To Olive

i

When in dim dreams I trace the tangled maze
Of the old years that held and fashioned me,
And to the sad assize of Memory
From the wan roads and misty time-trod ways,
The timid ghosts of dead forgotten days
Gather to hold their piteous colloquy,
Chiefly my soul bemoans the lack of thee
And those lost seasons empty of thy praise.

Yet surely thou wast there when life was sweet,
(We walked knee-deep in flowers) and thou wast there,
When in dismay and sorrow and unrest,
With weak bruised hands and wounded bleeding feet,
I fought with beasts and wrestled with despair
And slept (how else?) upon thine unseen breast.

ii

I have been profligate of happiness
And reckless of the world's hostility,
The blessed part has not been given to me
Gladly to suffer fools, I do confess
I have enticed and merited distress,
By this, that I have never bowed the knee
Before the shrine of wise Hypocrisy,
Nor worn self-righteous anger like a dress.
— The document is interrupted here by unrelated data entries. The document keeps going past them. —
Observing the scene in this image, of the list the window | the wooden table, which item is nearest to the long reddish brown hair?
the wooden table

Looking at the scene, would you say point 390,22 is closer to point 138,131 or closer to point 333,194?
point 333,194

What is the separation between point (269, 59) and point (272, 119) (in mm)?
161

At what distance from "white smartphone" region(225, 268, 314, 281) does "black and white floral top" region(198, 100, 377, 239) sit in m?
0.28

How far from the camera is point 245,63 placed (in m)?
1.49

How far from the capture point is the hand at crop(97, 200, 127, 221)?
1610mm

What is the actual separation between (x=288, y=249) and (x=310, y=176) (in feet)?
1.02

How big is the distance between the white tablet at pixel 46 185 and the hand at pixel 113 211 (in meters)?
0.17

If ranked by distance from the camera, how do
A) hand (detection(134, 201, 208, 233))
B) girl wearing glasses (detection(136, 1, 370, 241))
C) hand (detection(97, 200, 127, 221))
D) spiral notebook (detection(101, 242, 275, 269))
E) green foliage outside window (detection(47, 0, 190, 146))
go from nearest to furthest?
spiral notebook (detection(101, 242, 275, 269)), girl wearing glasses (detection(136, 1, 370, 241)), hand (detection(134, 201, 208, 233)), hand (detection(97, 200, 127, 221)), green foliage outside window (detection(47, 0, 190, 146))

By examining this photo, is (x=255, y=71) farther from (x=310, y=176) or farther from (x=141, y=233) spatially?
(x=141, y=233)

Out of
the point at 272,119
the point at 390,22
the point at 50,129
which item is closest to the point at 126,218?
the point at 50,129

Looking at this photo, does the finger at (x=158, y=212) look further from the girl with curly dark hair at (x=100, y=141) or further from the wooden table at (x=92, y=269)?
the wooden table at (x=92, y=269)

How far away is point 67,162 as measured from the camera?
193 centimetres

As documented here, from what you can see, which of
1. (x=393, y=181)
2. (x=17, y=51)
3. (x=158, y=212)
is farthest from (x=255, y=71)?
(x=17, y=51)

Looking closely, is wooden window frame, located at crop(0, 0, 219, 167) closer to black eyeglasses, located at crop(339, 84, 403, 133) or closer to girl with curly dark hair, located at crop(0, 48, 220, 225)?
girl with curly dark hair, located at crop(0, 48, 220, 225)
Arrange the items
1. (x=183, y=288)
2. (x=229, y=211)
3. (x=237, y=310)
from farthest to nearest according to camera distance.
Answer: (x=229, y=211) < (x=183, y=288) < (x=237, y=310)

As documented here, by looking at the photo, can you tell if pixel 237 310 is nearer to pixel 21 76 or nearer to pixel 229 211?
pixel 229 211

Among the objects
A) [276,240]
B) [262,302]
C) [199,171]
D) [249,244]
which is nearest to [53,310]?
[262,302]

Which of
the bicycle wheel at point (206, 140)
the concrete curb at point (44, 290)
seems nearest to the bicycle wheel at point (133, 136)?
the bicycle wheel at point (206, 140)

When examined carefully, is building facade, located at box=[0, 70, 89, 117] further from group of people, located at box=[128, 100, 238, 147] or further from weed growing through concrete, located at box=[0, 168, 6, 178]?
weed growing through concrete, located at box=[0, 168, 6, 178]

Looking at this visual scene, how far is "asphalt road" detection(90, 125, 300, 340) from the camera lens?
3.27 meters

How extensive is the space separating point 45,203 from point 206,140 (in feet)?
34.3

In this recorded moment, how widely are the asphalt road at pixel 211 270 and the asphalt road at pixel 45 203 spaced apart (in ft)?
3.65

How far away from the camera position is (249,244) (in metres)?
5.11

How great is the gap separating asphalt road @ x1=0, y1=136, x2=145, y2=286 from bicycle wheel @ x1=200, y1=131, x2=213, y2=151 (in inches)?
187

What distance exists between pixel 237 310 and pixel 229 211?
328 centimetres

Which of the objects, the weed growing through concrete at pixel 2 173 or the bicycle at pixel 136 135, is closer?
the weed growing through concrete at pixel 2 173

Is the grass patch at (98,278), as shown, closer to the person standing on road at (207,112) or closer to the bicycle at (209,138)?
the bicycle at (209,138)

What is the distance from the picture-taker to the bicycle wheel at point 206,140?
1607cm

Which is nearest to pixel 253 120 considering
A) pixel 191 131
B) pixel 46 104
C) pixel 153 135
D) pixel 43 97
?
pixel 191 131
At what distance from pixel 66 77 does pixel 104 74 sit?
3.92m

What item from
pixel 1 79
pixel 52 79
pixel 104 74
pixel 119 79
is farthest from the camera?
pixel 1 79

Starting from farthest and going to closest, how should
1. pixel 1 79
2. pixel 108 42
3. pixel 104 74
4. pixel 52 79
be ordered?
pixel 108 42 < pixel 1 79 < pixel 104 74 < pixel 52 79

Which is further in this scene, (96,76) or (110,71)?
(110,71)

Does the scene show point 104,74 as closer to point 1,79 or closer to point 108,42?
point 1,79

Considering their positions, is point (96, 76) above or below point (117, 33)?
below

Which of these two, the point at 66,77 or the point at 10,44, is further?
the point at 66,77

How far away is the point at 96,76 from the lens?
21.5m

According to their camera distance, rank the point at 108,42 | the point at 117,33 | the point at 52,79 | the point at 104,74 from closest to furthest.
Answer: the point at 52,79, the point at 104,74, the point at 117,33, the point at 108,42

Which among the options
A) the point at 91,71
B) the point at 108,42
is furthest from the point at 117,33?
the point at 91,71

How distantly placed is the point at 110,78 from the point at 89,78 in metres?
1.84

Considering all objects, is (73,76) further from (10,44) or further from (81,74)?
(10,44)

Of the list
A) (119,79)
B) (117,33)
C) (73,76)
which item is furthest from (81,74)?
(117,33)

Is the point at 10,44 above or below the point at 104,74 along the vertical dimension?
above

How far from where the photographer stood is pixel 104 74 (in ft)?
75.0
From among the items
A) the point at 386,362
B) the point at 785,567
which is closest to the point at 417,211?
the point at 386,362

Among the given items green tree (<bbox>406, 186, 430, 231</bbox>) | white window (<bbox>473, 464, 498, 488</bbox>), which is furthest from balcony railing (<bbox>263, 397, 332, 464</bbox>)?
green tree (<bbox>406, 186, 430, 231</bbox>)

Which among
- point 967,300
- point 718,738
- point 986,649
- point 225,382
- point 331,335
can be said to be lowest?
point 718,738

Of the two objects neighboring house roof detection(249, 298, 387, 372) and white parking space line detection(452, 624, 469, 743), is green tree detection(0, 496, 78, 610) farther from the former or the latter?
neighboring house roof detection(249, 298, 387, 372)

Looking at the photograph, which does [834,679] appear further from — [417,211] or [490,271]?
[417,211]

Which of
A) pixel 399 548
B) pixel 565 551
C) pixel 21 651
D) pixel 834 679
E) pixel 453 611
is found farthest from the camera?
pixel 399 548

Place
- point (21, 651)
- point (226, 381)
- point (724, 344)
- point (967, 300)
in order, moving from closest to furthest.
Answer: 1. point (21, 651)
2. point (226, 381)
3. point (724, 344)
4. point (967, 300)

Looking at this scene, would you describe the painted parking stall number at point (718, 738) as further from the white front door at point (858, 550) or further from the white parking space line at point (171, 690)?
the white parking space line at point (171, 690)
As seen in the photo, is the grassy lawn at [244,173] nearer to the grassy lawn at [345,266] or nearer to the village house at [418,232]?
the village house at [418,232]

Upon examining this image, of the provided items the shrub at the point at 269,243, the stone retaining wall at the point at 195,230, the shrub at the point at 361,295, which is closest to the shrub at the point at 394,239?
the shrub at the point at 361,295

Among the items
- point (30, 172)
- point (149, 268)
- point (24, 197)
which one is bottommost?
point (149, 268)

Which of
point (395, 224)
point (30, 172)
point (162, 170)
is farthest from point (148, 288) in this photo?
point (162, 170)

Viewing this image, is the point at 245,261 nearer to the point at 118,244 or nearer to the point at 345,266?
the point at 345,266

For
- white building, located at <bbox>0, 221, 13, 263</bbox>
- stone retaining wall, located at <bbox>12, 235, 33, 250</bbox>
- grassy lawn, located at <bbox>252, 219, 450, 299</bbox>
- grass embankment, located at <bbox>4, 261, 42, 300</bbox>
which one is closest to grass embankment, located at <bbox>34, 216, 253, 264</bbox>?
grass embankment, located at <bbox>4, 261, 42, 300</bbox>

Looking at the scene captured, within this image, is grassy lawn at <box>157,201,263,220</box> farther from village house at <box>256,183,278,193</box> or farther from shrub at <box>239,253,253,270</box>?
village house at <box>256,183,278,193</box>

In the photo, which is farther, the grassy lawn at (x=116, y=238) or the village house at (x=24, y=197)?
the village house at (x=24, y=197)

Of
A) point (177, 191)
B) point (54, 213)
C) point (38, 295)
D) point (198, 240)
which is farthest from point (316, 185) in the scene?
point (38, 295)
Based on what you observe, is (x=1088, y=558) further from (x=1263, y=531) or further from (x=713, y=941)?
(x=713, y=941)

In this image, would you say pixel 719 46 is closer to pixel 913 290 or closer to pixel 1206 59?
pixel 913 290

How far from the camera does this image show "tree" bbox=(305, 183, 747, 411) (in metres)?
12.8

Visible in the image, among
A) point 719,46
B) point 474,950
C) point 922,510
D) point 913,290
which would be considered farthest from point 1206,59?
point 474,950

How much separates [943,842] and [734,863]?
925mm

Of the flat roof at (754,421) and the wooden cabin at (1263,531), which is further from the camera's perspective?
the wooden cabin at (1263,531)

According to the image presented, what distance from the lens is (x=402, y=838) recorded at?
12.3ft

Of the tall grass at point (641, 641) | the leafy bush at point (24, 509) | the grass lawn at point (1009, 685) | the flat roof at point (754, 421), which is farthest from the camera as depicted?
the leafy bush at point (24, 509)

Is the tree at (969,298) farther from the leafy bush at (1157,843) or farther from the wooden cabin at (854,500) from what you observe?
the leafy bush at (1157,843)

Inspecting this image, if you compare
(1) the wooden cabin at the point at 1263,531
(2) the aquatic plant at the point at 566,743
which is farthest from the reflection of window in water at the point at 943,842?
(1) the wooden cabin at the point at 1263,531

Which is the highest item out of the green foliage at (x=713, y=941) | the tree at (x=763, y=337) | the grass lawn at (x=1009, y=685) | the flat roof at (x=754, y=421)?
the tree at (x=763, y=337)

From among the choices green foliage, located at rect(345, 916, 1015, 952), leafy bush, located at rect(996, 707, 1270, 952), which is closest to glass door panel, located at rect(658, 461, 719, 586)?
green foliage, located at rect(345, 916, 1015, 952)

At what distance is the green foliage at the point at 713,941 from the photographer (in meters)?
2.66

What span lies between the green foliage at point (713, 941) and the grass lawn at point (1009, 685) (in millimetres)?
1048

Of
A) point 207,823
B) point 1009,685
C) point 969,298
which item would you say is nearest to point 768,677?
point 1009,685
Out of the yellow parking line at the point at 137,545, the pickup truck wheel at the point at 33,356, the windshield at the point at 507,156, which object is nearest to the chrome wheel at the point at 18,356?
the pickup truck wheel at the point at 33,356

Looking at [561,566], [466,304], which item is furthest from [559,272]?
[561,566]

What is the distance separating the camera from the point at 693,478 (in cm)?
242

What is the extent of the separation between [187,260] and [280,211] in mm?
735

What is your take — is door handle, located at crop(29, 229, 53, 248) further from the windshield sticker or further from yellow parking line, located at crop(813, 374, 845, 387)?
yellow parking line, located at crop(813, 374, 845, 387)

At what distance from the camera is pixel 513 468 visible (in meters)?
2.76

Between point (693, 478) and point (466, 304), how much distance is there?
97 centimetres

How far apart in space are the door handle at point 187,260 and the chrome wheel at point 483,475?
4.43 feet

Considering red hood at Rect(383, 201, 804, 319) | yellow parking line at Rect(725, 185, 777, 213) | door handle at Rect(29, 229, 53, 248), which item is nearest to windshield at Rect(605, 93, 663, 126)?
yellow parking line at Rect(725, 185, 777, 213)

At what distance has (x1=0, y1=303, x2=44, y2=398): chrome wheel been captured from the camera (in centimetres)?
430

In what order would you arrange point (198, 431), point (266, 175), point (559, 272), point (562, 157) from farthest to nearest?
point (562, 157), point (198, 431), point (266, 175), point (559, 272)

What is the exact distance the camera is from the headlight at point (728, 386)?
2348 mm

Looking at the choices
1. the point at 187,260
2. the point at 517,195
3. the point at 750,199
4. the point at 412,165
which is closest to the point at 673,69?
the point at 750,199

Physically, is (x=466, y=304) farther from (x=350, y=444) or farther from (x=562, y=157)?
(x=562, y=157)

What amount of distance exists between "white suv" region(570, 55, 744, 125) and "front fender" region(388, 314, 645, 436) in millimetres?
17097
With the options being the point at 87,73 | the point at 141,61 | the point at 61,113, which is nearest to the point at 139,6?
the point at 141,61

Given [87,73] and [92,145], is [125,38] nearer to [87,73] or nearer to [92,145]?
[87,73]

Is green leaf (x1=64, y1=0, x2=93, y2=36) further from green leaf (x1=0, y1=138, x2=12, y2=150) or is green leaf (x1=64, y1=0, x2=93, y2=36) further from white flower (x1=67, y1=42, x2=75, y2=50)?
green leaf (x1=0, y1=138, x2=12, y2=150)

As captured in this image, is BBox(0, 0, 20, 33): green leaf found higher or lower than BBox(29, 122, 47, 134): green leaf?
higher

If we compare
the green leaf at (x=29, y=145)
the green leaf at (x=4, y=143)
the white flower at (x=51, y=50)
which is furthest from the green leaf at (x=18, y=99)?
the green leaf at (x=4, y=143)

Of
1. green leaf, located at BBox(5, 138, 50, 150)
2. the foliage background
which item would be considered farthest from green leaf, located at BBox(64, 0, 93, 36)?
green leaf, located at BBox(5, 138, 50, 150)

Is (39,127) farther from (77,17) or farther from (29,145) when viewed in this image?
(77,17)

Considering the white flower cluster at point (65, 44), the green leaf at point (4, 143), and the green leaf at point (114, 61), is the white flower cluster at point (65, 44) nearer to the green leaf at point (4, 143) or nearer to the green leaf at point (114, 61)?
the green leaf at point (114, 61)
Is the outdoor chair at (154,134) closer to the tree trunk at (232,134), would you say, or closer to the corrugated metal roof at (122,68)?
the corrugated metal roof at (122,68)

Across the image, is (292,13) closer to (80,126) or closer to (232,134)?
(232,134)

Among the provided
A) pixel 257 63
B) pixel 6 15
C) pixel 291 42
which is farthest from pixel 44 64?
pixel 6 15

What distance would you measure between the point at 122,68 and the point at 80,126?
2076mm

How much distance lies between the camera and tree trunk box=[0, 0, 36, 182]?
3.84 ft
Yet write you this, sweet one, when I am dead:
" Love like a lamp swayed over all his days
And all his life was like a lamp-lit chamber,
Where is no nook, no chink unvisited
By the soft affluence of golden rays,
And all the room is bathed in liquid amber. "

iii

Long, long ago you lived in Italy,
You were a little princess in a state
Where all things sweet and strange did congregate,
And in your eyes was hope or memory
Or wistful prophecy of things to be;
You gave a child's blank " no " to proffered fate,
Then became grave, and died immaculate,
Leaving torn hearts and broken minstrelsy.

But Love that weaves the years on Time's slow loom
Found you again, reborn, fashioned and grown
To your old likeness in these harsher lands;
And when life's day was shadowed in deep gloom
You found me wandering, heart-sick and alone,
And ran to me and gave me both your hands.

iv

My thoughts like bees explore all sweetest things
To fill for you the honeycomb of praise,
Linger in roses and white jasmine sprays,
And marigolds that stand in yellow rings.
In the blue air they moan on muted strings,
And the blue sky of my soul's summer days
Shines with your light, and through pale violet ways,
Birds bear your name in beatings of their wings.

I see you all bedecked in bows of rain,
New showers of rain against new-risen suns,
New tears against new light of shining joy.
My youth, equipped to go, turns back again,
Throws down its heavy pack of years and runs
Back to the golden house a golden boy.

v

When we were Pleasure's minions, you and I,
When we mocked grief and held disaster cheap,
And shepherded all joys like willing sheep
That love their shepherd; when a passing sigh
Was all the cloud that flecked our April sky,
I floated on an unimagined deep,
I loved you as a tired child loves sleep,
I lived and laughed and loved, and knew not why.

Now I have known the uttermost rose of love;
The years are very long, but love is longer;
I love you so, I have no time to hate
Even those wolves without. The great winds move
All their dark batteries to our fragile gate:
The world is very strong, but love is stronger.

vi

When I am dead you shall not doubt or fear,
Or wander nightly in the halls of gloom.
The moon will shine into my empty room,
And in the narrow garden flowers will peer,
While you look through your window. Scarce a tear
Will drench your child's blue eyes, while on my tomb,
Where the red roses wake and break and bloom,
The stars gaze down eternal and austere.

And I, in the dark ante-room of Death,
Will wait for you with ever-outstretched hands
And ears strained for your little timid feet;
And in the listening darkness, when your breath
Pants in distress, my arms will be like bands
And all my weakness like your winding-sheet.